------ Given data

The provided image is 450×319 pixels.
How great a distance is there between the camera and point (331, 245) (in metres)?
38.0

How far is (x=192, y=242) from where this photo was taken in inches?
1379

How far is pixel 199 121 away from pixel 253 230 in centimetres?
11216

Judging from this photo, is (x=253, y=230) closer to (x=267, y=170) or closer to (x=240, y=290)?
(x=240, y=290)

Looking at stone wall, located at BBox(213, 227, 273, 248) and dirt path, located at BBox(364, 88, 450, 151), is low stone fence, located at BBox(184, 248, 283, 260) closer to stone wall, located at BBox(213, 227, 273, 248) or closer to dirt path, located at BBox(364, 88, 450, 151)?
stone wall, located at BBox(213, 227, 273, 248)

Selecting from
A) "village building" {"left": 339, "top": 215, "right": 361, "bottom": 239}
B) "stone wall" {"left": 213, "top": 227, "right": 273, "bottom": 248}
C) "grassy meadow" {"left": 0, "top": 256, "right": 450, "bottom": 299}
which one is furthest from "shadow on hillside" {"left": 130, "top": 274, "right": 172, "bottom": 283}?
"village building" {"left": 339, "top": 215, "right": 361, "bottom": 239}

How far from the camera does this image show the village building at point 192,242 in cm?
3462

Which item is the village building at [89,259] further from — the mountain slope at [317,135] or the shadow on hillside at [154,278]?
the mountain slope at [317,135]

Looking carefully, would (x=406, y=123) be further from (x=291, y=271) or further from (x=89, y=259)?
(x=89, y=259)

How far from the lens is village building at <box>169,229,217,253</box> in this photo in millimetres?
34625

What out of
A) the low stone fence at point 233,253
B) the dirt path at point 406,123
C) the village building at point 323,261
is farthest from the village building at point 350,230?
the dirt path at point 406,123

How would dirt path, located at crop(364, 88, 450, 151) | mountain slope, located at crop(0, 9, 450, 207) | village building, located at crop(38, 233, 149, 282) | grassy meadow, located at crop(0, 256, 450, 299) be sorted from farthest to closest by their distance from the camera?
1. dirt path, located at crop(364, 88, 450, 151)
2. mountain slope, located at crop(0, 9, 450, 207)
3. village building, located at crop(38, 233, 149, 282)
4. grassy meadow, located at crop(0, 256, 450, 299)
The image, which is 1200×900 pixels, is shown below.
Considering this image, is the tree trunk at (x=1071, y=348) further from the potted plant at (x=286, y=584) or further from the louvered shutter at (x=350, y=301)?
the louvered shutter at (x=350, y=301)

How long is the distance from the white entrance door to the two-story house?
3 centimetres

------------

Task directions => Reproduce the data in its entirety, matching each character.

Task response =>
The provided image is 450×319 pixels.
How great a distance is there between the camera and point (331, 245) (in metres)?
38.0

How far is (x=192, y=242) from where this photo was taken in inches?
1379

How far is pixel 199 121 away from pixel 253 230 in centimetres?
11216

Judging from this photo, is (x=253, y=230) closer to (x=267, y=170) or closer to (x=240, y=290)?
(x=240, y=290)

Looking at stone wall, located at BBox(213, 227, 273, 248) and dirt path, located at BBox(364, 88, 450, 151), is low stone fence, located at BBox(184, 248, 283, 260) closer to stone wall, located at BBox(213, 227, 273, 248) or closer to dirt path, located at BBox(364, 88, 450, 151)?
stone wall, located at BBox(213, 227, 273, 248)

Selecting from
A) "village building" {"left": 339, "top": 215, "right": 361, "bottom": 239}
B) "stone wall" {"left": 213, "top": 227, "right": 273, "bottom": 248}
C) "grassy meadow" {"left": 0, "top": 256, "right": 450, "bottom": 299}
which one is furthest from "shadow on hillside" {"left": 130, "top": 274, "right": 172, "bottom": 283}?
"village building" {"left": 339, "top": 215, "right": 361, "bottom": 239}

How far from the camera does this image show the village building at point 192,242 in cm?
3462

Which item is the village building at [89,259] further from — the mountain slope at [317,135] or the shadow on hillside at [154,278]?
the mountain slope at [317,135]

Looking carefully, would (x=406, y=123) be further from (x=291, y=271) or further from (x=89, y=259)?
(x=89, y=259)

How far from the lens is village building at <box>169,229,217,253</box> in this photo in millimetres?
34625

What out of
A) the low stone fence at point 233,253
B) the dirt path at point 406,123
C) the village building at point 323,261
is farthest from the village building at point 350,230?
the dirt path at point 406,123

How would dirt path, located at crop(364, 88, 450, 151) | mountain slope, located at crop(0, 9, 450, 207) | village building, located at crop(38, 233, 149, 282) | grassy meadow, located at crop(0, 256, 450, 299) be sorted from farthest to closest by their distance from the camera?
1. dirt path, located at crop(364, 88, 450, 151)
2. mountain slope, located at crop(0, 9, 450, 207)
3. village building, located at crop(38, 233, 149, 282)
4. grassy meadow, located at crop(0, 256, 450, 299)
The image, which is 1200×900 pixels, is shown below.
Considering this image, is the tree trunk at (x=1071, y=348) further from the potted plant at (x=286, y=584) or further from the louvered shutter at (x=350, y=301)?
the louvered shutter at (x=350, y=301)

How long is the distance from the white entrance door to the two-story house?
3 centimetres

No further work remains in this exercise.